Each bin can optionally be assigned a label.
Usage¶
The following are the step's expected inputs and outputs and their specific types.
discretize_on_values(input: number, {"param": value}) -> (output: category)
where the object {"param": value}
is optional in most cases and if present may contain any of the parameters described in the
corresponding section below.
Example¶
The following parameters will discretize a column with values in the range [0, 1], producing a new categorical column with bins (0, 0.33], (0.33, 0.66], (0.66, 1] (i.e. right-inclusive).

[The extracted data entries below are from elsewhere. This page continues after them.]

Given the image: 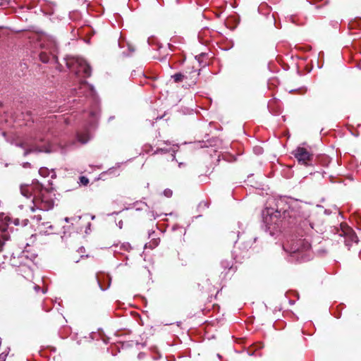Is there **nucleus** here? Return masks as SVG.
Wrapping results in <instances>:
<instances>
[{"label": "nucleus", "mask_w": 361, "mask_h": 361, "mask_svg": "<svg viewBox=\"0 0 361 361\" xmlns=\"http://www.w3.org/2000/svg\"><path fill=\"white\" fill-rule=\"evenodd\" d=\"M36 201L39 204L40 209L42 210H49L54 206L51 193L47 190L42 191L40 195L36 197Z\"/></svg>", "instance_id": "nucleus-1"}, {"label": "nucleus", "mask_w": 361, "mask_h": 361, "mask_svg": "<svg viewBox=\"0 0 361 361\" xmlns=\"http://www.w3.org/2000/svg\"><path fill=\"white\" fill-rule=\"evenodd\" d=\"M199 75V71L193 68L191 71H186L183 73L184 87L186 89L192 88L196 83Z\"/></svg>", "instance_id": "nucleus-2"}, {"label": "nucleus", "mask_w": 361, "mask_h": 361, "mask_svg": "<svg viewBox=\"0 0 361 361\" xmlns=\"http://www.w3.org/2000/svg\"><path fill=\"white\" fill-rule=\"evenodd\" d=\"M75 65L78 74H82L84 77H88L91 75V68L83 59H76Z\"/></svg>", "instance_id": "nucleus-3"}, {"label": "nucleus", "mask_w": 361, "mask_h": 361, "mask_svg": "<svg viewBox=\"0 0 361 361\" xmlns=\"http://www.w3.org/2000/svg\"><path fill=\"white\" fill-rule=\"evenodd\" d=\"M294 155L298 161L302 164H307L310 159L311 154L303 147H298L295 149Z\"/></svg>", "instance_id": "nucleus-4"}, {"label": "nucleus", "mask_w": 361, "mask_h": 361, "mask_svg": "<svg viewBox=\"0 0 361 361\" xmlns=\"http://www.w3.org/2000/svg\"><path fill=\"white\" fill-rule=\"evenodd\" d=\"M20 190L21 193L25 197H30L32 195H35V197L36 196L35 190L32 185L22 186Z\"/></svg>", "instance_id": "nucleus-5"}, {"label": "nucleus", "mask_w": 361, "mask_h": 361, "mask_svg": "<svg viewBox=\"0 0 361 361\" xmlns=\"http://www.w3.org/2000/svg\"><path fill=\"white\" fill-rule=\"evenodd\" d=\"M8 234L6 233V228L1 227L0 228V251L1 250V247L4 244V242L8 240Z\"/></svg>", "instance_id": "nucleus-6"}, {"label": "nucleus", "mask_w": 361, "mask_h": 361, "mask_svg": "<svg viewBox=\"0 0 361 361\" xmlns=\"http://www.w3.org/2000/svg\"><path fill=\"white\" fill-rule=\"evenodd\" d=\"M172 78H173L174 81L176 82H183V73H176V74L173 75L172 76Z\"/></svg>", "instance_id": "nucleus-7"}, {"label": "nucleus", "mask_w": 361, "mask_h": 361, "mask_svg": "<svg viewBox=\"0 0 361 361\" xmlns=\"http://www.w3.org/2000/svg\"><path fill=\"white\" fill-rule=\"evenodd\" d=\"M39 173L42 176H44V177H46L49 175V171L46 168H41L39 170Z\"/></svg>", "instance_id": "nucleus-8"}, {"label": "nucleus", "mask_w": 361, "mask_h": 361, "mask_svg": "<svg viewBox=\"0 0 361 361\" xmlns=\"http://www.w3.org/2000/svg\"><path fill=\"white\" fill-rule=\"evenodd\" d=\"M80 182L83 184V185H86L88 183V179L86 178L85 177H81L80 178Z\"/></svg>", "instance_id": "nucleus-9"}, {"label": "nucleus", "mask_w": 361, "mask_h": 361, "mask_svg": "<svg viewBox=\"0 0 361 361\" xmlns=\"http://www.w3.org/2000/svg\"><path fill=\"white\" fill-rule=\"evenodd\" d=\"M79 140H80L82 143H85V142L87 141V139H82L81 137H79Z\"/></svg>", "instance_id": "nucleus-10"}, {"label": "nucleus", "mask_w": 361, "mask_h": 361, "mask_svg": "<svg viewBox=\"0 0 361 361\" xmlns=\"http://www.w3.org/2000/svg\"><path fill=\"white\" fill-rule=\"evenodd\" d=\"M39 230L41 233H48L47 231H44L42 228H39Z\"/></svg>", "instance_id": "nucleus-11"}, {"label": "nucleus", "mask_w": 361, "mask_h": 361, "mask_svg": "<svg viewBox=\"0 0 361 361\" xmlns=\"http://www.w3.org/2000/svg\"><path fill=\"white\" fill-rule=\"evenodd\" d=\"M170 194H171V192H167L168 195H169Z\"/></svg>", "instance_id": "nucleus-12"}, {"label": "nucleus", "mask_w": 361, "mask_h": 361, "mask_svg": "<svg viewBox=\"0 0 361 361\" xmlns=\"http://www.w3.org/2000/svg\"><path fill=\"white\" fill-rule=\"evenodd\" d=\"M170 194H171V192H167L168 195H169Z\"/></svg>", "instance_id": "nucleus-13"}]
</instances>
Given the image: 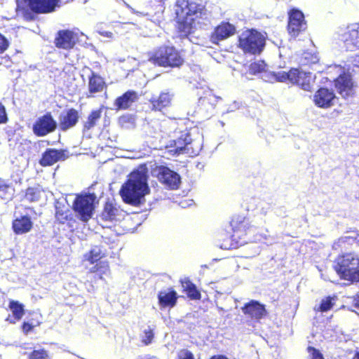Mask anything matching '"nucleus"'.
<instances>
[{
	"label": "nucleus",
	"mask_w": 359,
	"mask_h": 359,
	"mask_svg": "<svg viewBox=\"0 0 359 359\" xmlns=\"http://www.w3.org/2000/svg\"><path fill=\"white\" fill-rule=\"evenodd\" d=\"M148 181V169L146 165H140L131 172L119 191L123 201L132 205H138L142 199L150 191Z\"/></svg>",
	"instance_id": "nucleus-1"
},
{
	"label": "nucleus",
	"mask_w": 359,
	"mask_h": 359,
	"mask_svg": "<svg viewBox=\"0 0 359 359\" xmlns=\"http://www.w3.org/2000/svg\"><path fill=\"white\" fill-rule=\"evenodd\" d=\"M174 8L177 29L183 36L191 33L196 18L207 15L205 6L196 0H176Z\"/></svg>",
	"instance_id": "nucleus-2"
},
{
	"label": "nucleus",
	"mask_w": 359,
	"mask_h": 359,
	"mask_svg": "<svg viewBox=\"0 0 359 359\" xmlns=\"http://www.w3.org/2000/svg\"><path fill=\"white\" fill-rule=\"evenodd\" d=\"M232 233L230 236L220 235L219 246L223 250L238 248L248 243V235L252 226L248 219L241 215L233 216L230 221Z\"/></svg>",
	"instance_id": "nucleus-3"
},
{
	"label": "nucleus",
	"mask_w": 359,
	"mask_h": 359,
	"mask_svg": "<svg viewBox=\"0 0 359 359\" xmlns=\"http://www.w3.org/2000/svg\"><path fill=\"white\" fill-rule=\"evenodd\" d=\"M107 252L102 245H95L83 256V262H86L90 264H94L88 271V273H95V276L85 282L88 292H93L95 286L93 283H96L98 280L104 279L103 276L109 272V264L107 261L102 259L106 257Z\"/></svg>",
	"instance_id": "nucleus-4"
},
{
	"label": "nucleus",
	"mask_w": 359,
	"mask_h": 359,
	"mask_svg": "<svg viewBox=\"0 0 359 359\" xmlns=\"http://www.w3.org/2000/svg\"><path fill=\"white\" fill-rule=\"evenodd\" d=\"M148 60L154 66L164 68H180L185 62V58L181 50L173 46L163 45L156 48Z\"/></svg>",
	"instance_id": "nucleus-5"
},
{
	"label": "nucleus",
	"mask_w": 359,
	"mask_h": 359,
	"mask_svg": "<svg viewBox=\"0 0 359 359\" xmlns=\"http://www.w3.org/2000/svg\"><path fill=\"white\" fill-rule=\"evenodd\" d=\"M334 269L340 279L359 282V257L355 253L338 256L334 261Z\"/></svg>",
	"instance_id": "nucleus-6"
},
{
	"label": "nucleus",
	"mask_w": 359,
	"mask_h": 359,
	"mask_svg": "<svg viewBox=\"0 0 359 359\" xmlns=\"http://www.w3.org/2000/svg\"><path fill=\"white\" fill-rule=\"evenodd\" d=\"M265 46V38L256 29H248L238 38V47L244 53L259 55Z\"/></svg>",
	"instance_id": "nucleus-7"
},
{
	"label": "nucleus",
	"mask_w": 359,
	"mask_h": 359,
	"mask_svg": "<svg viewBox=\"0 0 359 359\" xmlns=\"http://www.w3.org/2000/svg\"><path fill=\"white\" fill-rule=\"evenodd\" d=\"M95 196L93 194H76L72 203V210L79 219L88 222L95 212Z\"/></svg>",
	"instance_id": "nucleus-8"
},
{
	"label": "nucleus",
	"mask_w": 359,
	"mask_h": 359,
	"mask_svg": "<svg viewBox=\"0 0 359 359\" xmlns=\"http://www.w3.org/2000/svg\"><path fill=\"white\" fill-rule=\"evenodd\" d=\"M278 82L290 81L306 91H311L313 79L310 72H305L297 68H291L288 72H281L276 74Z\"/></svg>",
	"instance_id": "nucleus-9"
},
{
	"label": "nucleus",
	"mask_w": 359,
	"mask_h": 359,
	"mask_svg": "<svg viewBox=\"0 0 359 359\" xmlns=\"http://www.w3.org/2000/svg\"><path fill=\"white\" fill-rule=\"evenodd\" d=\"M32 13H24V17L27 20H32L35 15L48 14L55 11L60 6V0H24Z\"/></svg>",
	"instance_id": "nucleus-10"
},
{
	"label": "nucleus",
	"mask_w": 359,
	"mask_h": 359,
	"mask_svg": "<svg viewBox=\"0 0 359 359\" xmlns=\"http://www.w3.org/2000/svg\"><path fill=\"white\" fill-rule=\"evenodd\" d=\"M287 15V31L291 37L296 38L306 30L307 22L302 11L292 8L288 11Z\"/></svg>",
	"instance_id": "nucleus-11"
},
{
	"label": "nucleus",
	"mask_w": 359,
	"mask_h": 359,
	"mask_svg": "<svg viewBox=\"0 0 359 359\" xmlns=\"http://www.w3.org/2000/svg\"><path fill=\"white\" fill-rule=\"evenodd\" d=\"M359 76V65H349L346 70L343 71L334 80V85L338 92L342 95H347L353 88V79Z\"/></svg>",
	"instance_id": "nucleus-12"
},
{
	"label": "nucleus",
	"mask_w": 359,
	"mask_h": 359,
	"mask_svg": "<svg viewBox=\"0 0 359 359\" xmlns=\"http://www.w3.org/2000/svg\"><path fill=\"white\" fill-rule=\"evenodd\" d=\"M79 41V34L76 29H64L57 32L54 39L55 46L58 49L70 50Z\"/></svg>",
	"instance_id": "nucleus-13"
},
{
	"label": "nucleus",
	"mask_w": 359,
	"mask_h": 359,
	"mask_svg": "<svg viewBox=\"0 0 359 359\" xmlns=\"http://www.w3.org/2000/svg\"><path fill=\"white\" fill-rule=\"evenodd\" d=\"M122 217L123 210L119 205L112 201H106L97 219L104 225L116 223L120 221Z\"/></svg>",
	"instance_id": "nucleus-14"
},
{
	"label": "nucleus",
	"mask_w": 359,
	"mask_h": 359,
	"mask_svg": "<svg viewBox=\"0 0 359 359\" xmlns=\"http://www.w3.org/2000/svg\"><path fill=\"white\" fill-rule=\"evenodd\" d=\"M57 122L50 112L39 117L33 125L34 133L38 137H43L55 130Z\"/></svg>",
	"instance_id": "nucleus-15"
},
{
	"label": "nucleus",
	"mask_w": 359,
	"mask_h": 359,
	"mask_svg": "<svg viewBox=\"0 0 359 359\" xmlns=\"http://www.w3.org/2000/svg\"><path fill=\"white\" fill-rule=\"evenodd\" d=\"M241 311L245 316L255 322H259L268 314L265 305L257 300H250L245 303L241 307Z\"/></svg>",
	"instance_id": "nucleus-16"
},
{
	"label": "nucleus",
	"mask_w": 359,
	"mask_h": 359,
	"mask_svg": "<svg viewBox=\"0 0 359 359\" xmlns=\"http://www.w3.org/2000/svg\"><path fill=\"white\" fill-rule=\"evenodd\" d=\"M341 40L347 50L359 49V23L348 25L341 34Z\"/></svg>",
	"instance_id": "nucleus-17"
},
{
	"label": "nucleus",
	"mask_w": 359,
	"mask_h": 359,
	"mask_svg": "<svg viewBox=\"0 0 359 359\" xmlns=\"http://www.w3.org/2000/svg\"><path fill=\"white\" fill-rule=\"evenodd\" d=\"M161 183L170 189H177L180 184V176L166 166H161L157 175Z\"/></svg>",
	"instance_id": "nucleus-18"
},
{
	"label": "nucleus",
	"mask_w": 359,
	"mask_h": 359,
	"mask_svg": "<svg viewBox=\"0 0 359 359\" xmlns=\"http://www.w3.org/2000/svg\"><path fill=\"white\" fill-rule=\"evenodd\" d=\"M335 98L333 90L320 87L313 95V102L318 107L327 109L334 105Z\"/></svg>",
	"instance_id": "nucleus-19"
},
{
	"label": "nucleus",
	"mask_w": 359,
	"mask_h": 359,
	"mask_svg": "<svg viewBox=\"0 0 359 359\" xmlns=\"http://www.w3.org/2000/svg\"><path fill=\"white\" fill-rule=\"evenodd\" d=\"M173 94L169 90L161 91L158 95H153L149 99L150 109L153 111H163L172 104Z\"/></svg>",
	"instance_id": "nucleus-20"
},
{
	"label": "nucleus",
	"mask_w": 359,
	"mask_h": 359,
	"mask_svg": "<svg viewBox=\"0 0 359 359\" xmlns=\"http://www.w3.org/2000/svg\"><path fill=\"white\" fill-rule=\"evenodd\" d=\"M236 33V27L228 22H222L214 29L210 35V41L215 44Z\"/></svg>",
	"instance_id": "nucleus-21"
},
{
	"label": "nucleus",
	"mask_w": 359,
	"mask_h": 359,
	"mask_svg": "<svg viewBox=\"0 0 359 359\" xmlns=\"http://www.w3.org/2000/svg\"><path fill=\"white\" fill-rule=\"evenodd\" d=\"M88 91L86 95L87 98H91L95 96V94L100 93L103 91H107V84L103 77L100 74L92 72L88 76Z\"/></svg>",
	"instance_id": "nucleus-22"
},
{
	"label": "nucleus",
	"mask_w": 359,
	"mask_h": 359,
	"mask_svg": "<svg viewBox=\"0 0 359 359\" xmlns=\"http://www.w3.org/2000/svg\"><path fill=\"white\" fill-rule=\"evenodd\" d=\"M80 114L74 108L67 109L59 117V126L61 130L66 131L74 127L79 121Z\"/></svg>",
	"instance_id": "nucleus-23"
},
{
	"label": "nucleus",
	"mask_w": 359,
	"mask_h": 359,
	"mask_svg": "<svg viewBox=\"0 0 359 359\" xmlns=\"http://www.w3.org/2000/svg\"><path fill=\"white\" fill-rule=\"evenodd\" d=\"M67 158L65 150L48 148L41 156L39 163L41 166H50L59 161H64Z\"/></svg>",
	"instance_id": "nucleus-24"
},
{
	"label": "nucleus",
	"mask_w": 359,
	"mask_h": 359,
	"mask_svg": "<svg viewBox=\"0 0 359 359\" xmlns=\"http://www.w3.org/2000/svg\"><path fill=\"white\" fill-rule=\"evenodd\" d=\"M138 99L139 95L137 93L135 90H129L115 99L114 106L117 111L127 110L130 109Z\"/></svg>",
	"instance_id": "nucleus-25"
},
{
	"label": "nucleus",
	"mask_w": 359,
	"mask_h": 359,
	"mask_svg": "<svg viewBox=\"0 0 359 359\" xmlns=\"http://www.w3.org/2000/svg\"><path fill=\"white\" fill-rule=\"evenodd\" d=\"M157 297L161 308H173L177 304L178 295L172 287H170L168 291L158 292Z\"/></svg>",
	"instance_id": "nucleus-26"
},
{
	"label": "nucleus",
	"mask_w": 359,
	"mask_h": 359,
	"mask_svg": "<svg viewBox=\"0 0 359 359\" xmlns=\"http://www.w3.org/2000/svg\"><path fill=\"white\" fill-rule=\"evenodd\" d=\"M190 143L187 142L184 138L180 137L176 140L170 142L166 146L168 152L172 156H178L181 154L188 153L190 147Z\"/></svg>",
	"instance_id": "nucleus-27"
},
{
	"label": "nucleus",
	"mask_w": 359,
	"mask_h": 359,
	"mask_svg": "<svg viewBox=\"0 0 359 359\" xmlns=\"http://www.w3.org/2000/svg\"><path fill=\"white\" fill-rule=\"evenodd\" d=\"M183 292L187 294L189 299L191 300H200L201 299V294L197 289L196 285L191 281L189 278H184L180 280Z\"/></svg>",
	"instance_id": "nucleus-28"
},
{
	"label": "nucleus",
	"mask_w": 359,
	"mask_h": 359,
	"mask_svg": "<svg viewBox=\"0 0 359 359\" xmlns=\"http://www.w3.org/2000/svg\"><path fill=\"white\" fill-rule=\"evenodd\" d=\"M102 107L93 110L88 114L87 119L83 123V132H87L94 128L102 116Z\"/></svg>",
	"instance_id": "nucleus-29"
},
{
	"label": "nucleus",
	"mask_w": 359,
	"mask_h": 359,
	"mask_svg": "<svg viewBox=\"0 0 359 359\" xmlns=\"http://www.w3.org/2000/svg\"><path fill=\"white\" fill-rule=\"evenodd\" d=\"M9 308L12 312V316H9L6 320L9 321L11 323H15L22 316V306L17 302L11 301L9 304Z\"/></svg>",
	"instance_id": "nucleus-30"
},
{
	"label": "nucleus",
	"mask_w": 359,
	"mask_h": 359,
	"mask_svg": "<svg viewBox=\"0 0 359 359\" xmlns=\"http://www.w3.org/2000/svg\"><path fill=\"white\" fill-rule=\"evenodd\" d=\"M15 219L13 222V229L15 233H22V215L18 208L14 212Z\"/></svg>",
	"instance_id": "nucleus-31"
},
{
	"label": "nucleus",
	"mask_w": 359,
	"mask_h": 359,
	"mask_svg": "<svg viewBox=\"0 0 359 359\" xmlns=\"http://www.w3.org/2000/svg\"><path fill=\"white\" fill-rule=\"evenodd\" d=\"M266 66V65L264 61H256L250 64L249 72L251 74L255 75L264 72Z\"/></svg>",
	"instance_id": "nucleus-32"
},
{
	"label": "nucleus",
	"mask_w": 359,
	"mask_h": 359,
	"mask_svg": "<svg viewBox=\"0 0 359 359\" xmlns=\"http://www.w3.org/2000/svg\"><path fill=\"white\" fill-rule=\"evenodd\" d=\"M41 190L39 187H29L25 191V196L29 201H36L39 199Z\"/></svg>",
	"instance_id": "nucleus-33"
},
{
	"label": "nucleus",
	"mask_w": 359,
	"mask_h": 359,
	"mask_svg": "<svg viewBox=\"0 0 359 359\" xmlns=\"http://www.w3.org/2000/svg\"><path fill=\"white\" fill-rule=\"evenodd\" d=\"M48 358V351L44 348L34 350L28 355V359H47Z\"/></svg>",
	"instance_id": "nucleus-34"
},
{
	"label": "nucleus",
	"mask_w": 359,
	"mask_h": 359,
	"mask_svg": "<svg viewBox=\"0 0 359 359\" xmlns=\"http://www.w3.org/2000/svg\"><path fill=\"white\" fill-rule=\"evenodd\" d=\"M333 306L332 298L331 297H327L325 299L321 301L318 311L322 313L327 312L330 311Z\"/></svg>",
	"instance_id": "nucleus-35"
},
{
	"label": "nucleus",
	"mask_w": 359,
	"mask_h": 359,
	"mask_svg": "<svg viewBox=\"0 0 359 359\" xmlns=\"http://www.w3.org/2000/svg\"><path fill=\"white\" fill-rule=\"evenodd\" d=\"M69 211H63L62 210H57L55 213V217L57 220L61 223L64 224L67 221L70 219V215L68 212Z\"/></svg>",
	"instance_id": "nucleus-36"
},
{
	"label": "nucleus",
	"mask_w": 359,
	"mask_h": 359,
	"mask_svg": "<svg viewBox=\"0 0 359 359\" xmlns=\"http://www.w3.org/2000/svg\"><path fill=\"white\" fill-rule=\"evenodd\" d=\"M144 336L142 339V342L144 345H149L152 342L154 334L152 330H147L144 331Z\"/></svg>",
	"instance_id": "nucleus-37"
},
{
	"label": "nucleus",
	"mask_w": 359,
	"mask_h": 359,
	"mask_svg": "<svg viewBox=\"0 0 359 359\" xmlns=\"http://www.w3.org/2000/svg\"><path fill=\"white\" fill-rule=\"evenodd\" d=\"M311 355V359H324L320 351L313 346H308L306 348Z\"/></svg>",
	"instance_id": "nucleus-38"
},
{
	"label": "nucleus",
	"mask_w": 359,
	"mask_h": 359,
	"mask_svg": "<svg viewBox=\"0 0 359 359\" xmlns=\"http://www.w3.org/2000/svg\"><path fill=\"white\" fill-rule=\"evenodd\" d=\"M177 359H195L194 353L188 349H181L178 354Z\"/></svg>",
	"instance_id": "nucleus-39"
},
{
	"label": "nucleus",
	"mask_w": 359,
	"mask_h": 359,
	"mask_svg": "<svg viewBox=\"0 0 359 359\" xmlns=\"http://www.w3.org/2000/svg\"><path fill=\"white\" fill-rule=\"evenodd\" d=\"M8 42L6 39L0 34V53H3L8 48Z\"/></svg>",
	"instance_id": "nucleus-40"
},
{
	"label": "nucleus",
	"mask_w": 359,
	"mask_h": 359,
	"mask_svg": "<svg viewBox=\"0 0 359 359\" xmlns=\"http://www.w3.org/2000/svg\"><path fill=\"white\" fill-rule=\"evenodd\" d=\"M32 227V223L30 219L24 215V233L28 232Z\"/></svg>",
	"instance_id": "nucleus-41"
},
{
	"label": "nucleus",
	"mask_w": 359,
	"mask_h": 359,
	"mask_svg": "<svg viewBox=\"0 0 359 359\" xmlns=\"http://www.w3.org/2000/svg\"><path fill=\"white\" fill-rule=\"evenodd\" d=\"M7 121V116L4 107L0 104V123H5Z\"/></svg>",
	"instance_id": "nucleus-42"
},
{
	"label": "nucleus",
	"mask_w": 359,
	"mask_h": 359,
	"mask_svg": "<svg viewBox=\"0 0 359 359\" xmlns=\"http://www.w3.org/2000/svg\"><path fill=\"white\" fill-rule=\"evenodd\" d=\"M8 189H11V188L6 185L3 181L0 180V192L8 191ZM0 196L4 198V196L1 194H0Z\"/></svg>",
	"instance_id": "nucleus-43"
},
{
	"label": "nucleus",
	"mask_w": 359,
	"mask_h": 359,
	"mask_svg": "<svg viewBox=\"0 0 359 359\" xmlns=\"http://www.w3.org/2000/svg\"><path fill=\"white\" fill-rule=\"evenodd\" d=\"M35 325L24 322V332H30Z\"/></svg>",
	"instance_id": "nucleus-44"
},
{
	"label": "nucleus",
	"mask_w": 359,
	"mask_h": 359,
	"mask_svg": "<svg viewBox=\"0 0 359 359\" xmlns=\"http://www.w3.org/2000/svg\"><path fill=\"white\" fill-rule=\"evenodd\" d=\"M353 304L354 307L359 309V295H356L353 297Z\"/></svg>",
	"instance_id": "nucleus-45"
},
{
	"label": "nucleus",
	"mask_w": 359,
	"mask_h": 359,
	"mask_svg": "<svg viewBox=\"0 0 359 359\" xmlns=\"http://www.w3.org/2000/svg\"><path fill=\"white\" fill-rule=\"evenodd\" d=\"M210 359H228L226 356L222 355H212Z\"/></svg>",
	"instance_id": "nucleus-46"
},
{
	"label": "nucleus",
	"mask_w": 359,
	"mask_h": 359,
	"mask_svg": "<svg viewBox=\"0 0 359 359\" xmlns=\"http://www.w3.org/2000/svg\"><path fill=\"white\" fill-rule=\"evenodd\" d=\"M17 12H20L21 11L20 2L19 0H17Z\"/></svg>",
	"instance_id": "nucleus-47"
},
{
	"label": "nucleus",
	"mask_w": 359,
	"mask_h": 359,
	"mask_svg": "<svg viewBox=\"0 0 359 359\" xmlns=\"http://www.w3.org/2000/svg\"><path fill=\"white\" fill-rule=\"evenodd\" d=\"M352 359H359V351H356Z\"/></svg>",
	"instance_id": "nucleus-48"
},
{
	"label": "nucleus",
	"mask_w": 359,
	"mask_h": 359,
	"mask_svg": "<svg viewBox=\"0 0 359 359\" xmlns=\"http://www.w3.org/2000/svg\"><path fill=\"white\" fill-rule=\"evenodd\" d=\"M355 240L356 243L359 244V233L357 234V236L355 238Z\"/></svg>",
	"instance_id": "nucleus-49"
}]
</instances>
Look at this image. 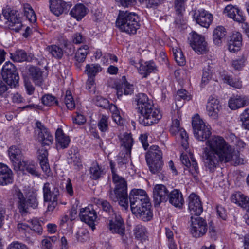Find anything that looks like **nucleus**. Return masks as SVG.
I'll use <instances>...</instances> for the list:
<instances>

The bins will be labelled "low", "medium", and "high" respectively.
discretize_on_values(ds.price, {"cuts": [0.33, 0.66], "add_extremes": true, "labels": ["low", "medium", "high"]}) -> (ds.price_category)
Inputs¶
input: column:number
A quantitative column to discretize.
Outputs¶
output: column:category
A new categorical column with categories corresponding to discretized bins.
Parameters¶
cuts: array[number] = [0, 0.5, 1]
Points/values used to cut the quantitative column into bins.
labels: array[string] = ['low', 'high']
Names for the resulting bins. Important: Note that cutting a series of values in 3 places creates 4 bins..
add_extremes: boolean = True
Whether to automatically include the minimum and maximum values of the column as cut points.
include_right: boolean = True
Whether the intervals are right-inclusive, i.e. of the form (x1, x2]
, or left-inclusive [x1, x2)
include_lowest: boolean = False
Whether the first interval should be left-inclusive or not.